**WORK INSTRUCTION**
Restate, exactly as written, the entries below from the line that holds "Awesome Hairstyles Christmas Party Ideas13" through the line that holds "FATINA DEI DENTINI.PEPPA". Pictures are not part of the copy.

**ENTRIES PROVIDED**
|---|

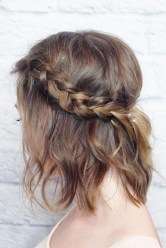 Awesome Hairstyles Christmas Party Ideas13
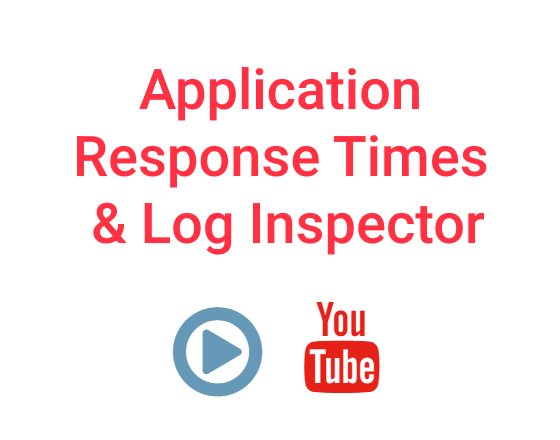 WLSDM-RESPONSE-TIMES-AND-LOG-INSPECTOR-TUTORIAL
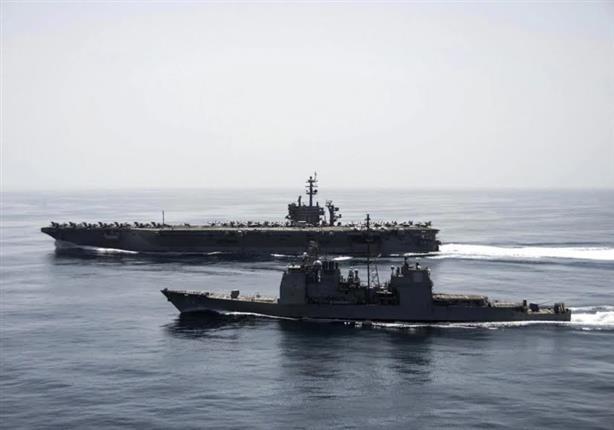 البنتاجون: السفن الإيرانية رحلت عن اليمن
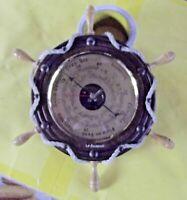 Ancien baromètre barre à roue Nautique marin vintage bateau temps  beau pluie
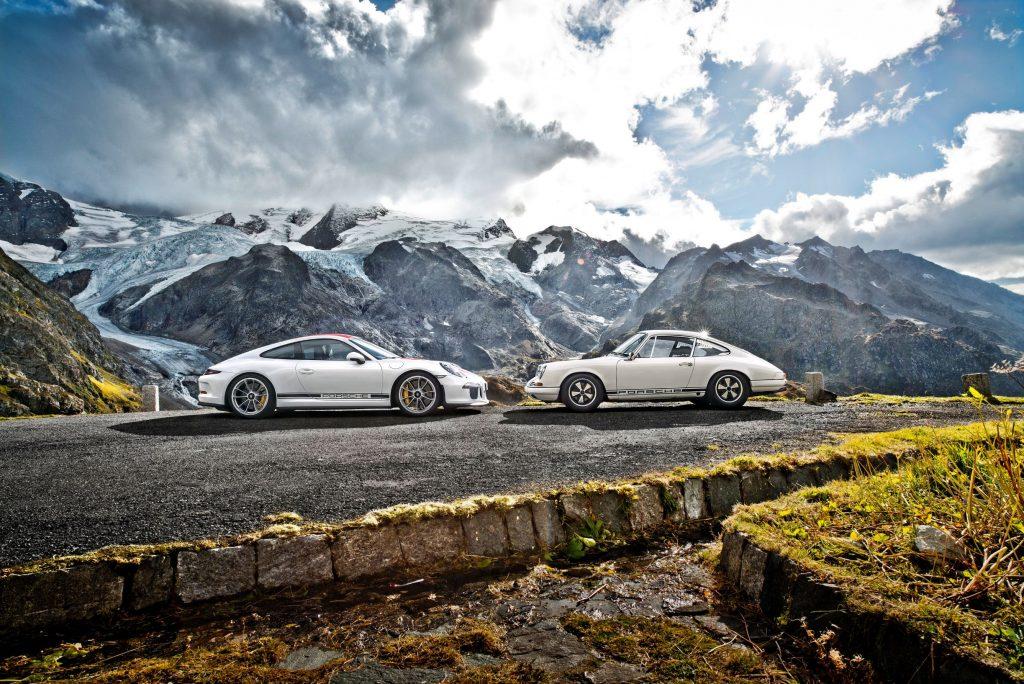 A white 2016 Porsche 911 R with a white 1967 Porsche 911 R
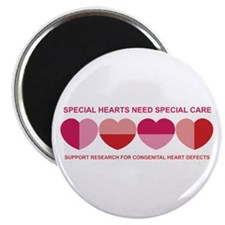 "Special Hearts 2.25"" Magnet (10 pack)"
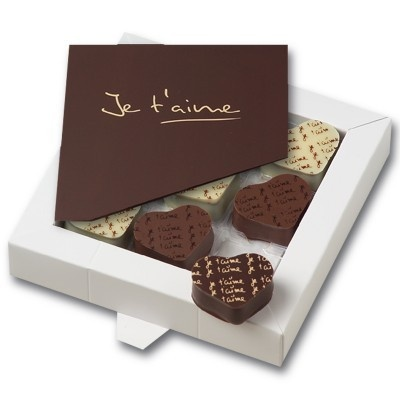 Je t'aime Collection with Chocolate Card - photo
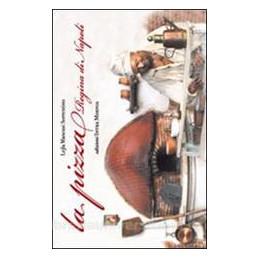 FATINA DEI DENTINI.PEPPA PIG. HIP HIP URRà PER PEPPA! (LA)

|---|

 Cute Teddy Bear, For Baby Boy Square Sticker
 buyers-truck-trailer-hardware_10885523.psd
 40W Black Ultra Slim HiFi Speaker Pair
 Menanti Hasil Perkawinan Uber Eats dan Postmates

|---|

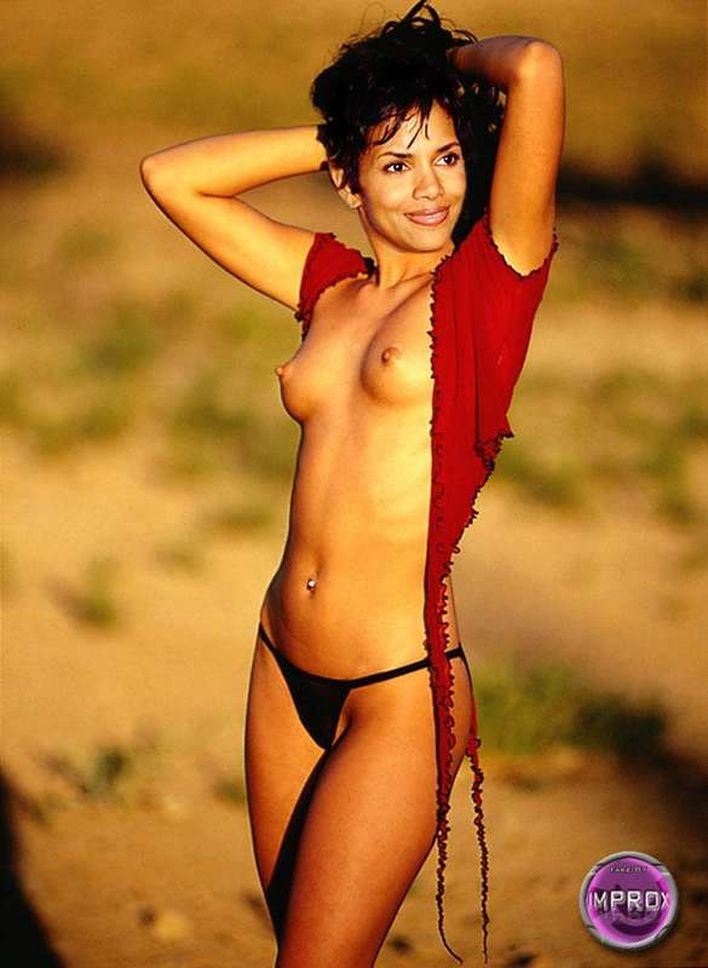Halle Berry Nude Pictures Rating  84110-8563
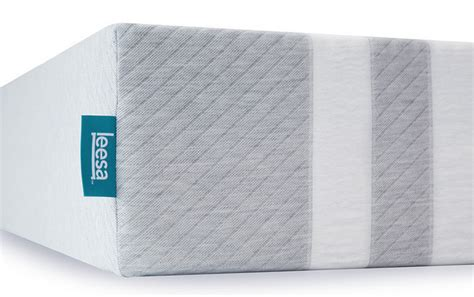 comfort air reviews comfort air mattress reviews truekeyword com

|---|

**PROBLEM SOLUTION**
 Awesome Hairstyles Christmas Party Ideas13
 WLSDM-RESPONSE-TIMES-AND-LOG-INSPECTOR-TUTORIAL
 البنتاجون: السفن الإيرانية رحلت عن اليمن
 Ancien baromètre barre à roue Nautique marin vintage bateau temps  beau pluie
 A white 2016 Porsche 911 R with a white 1967 Porsche 911 R
 "Special Hearts 2.25"" Magnet (10 pack)"
 Je t'aime Collection with Chocolate Card - photo
 FATINA DEI DENTINI.PEPPA PIG. HIP HIP URRà PER PEPPA! (LA)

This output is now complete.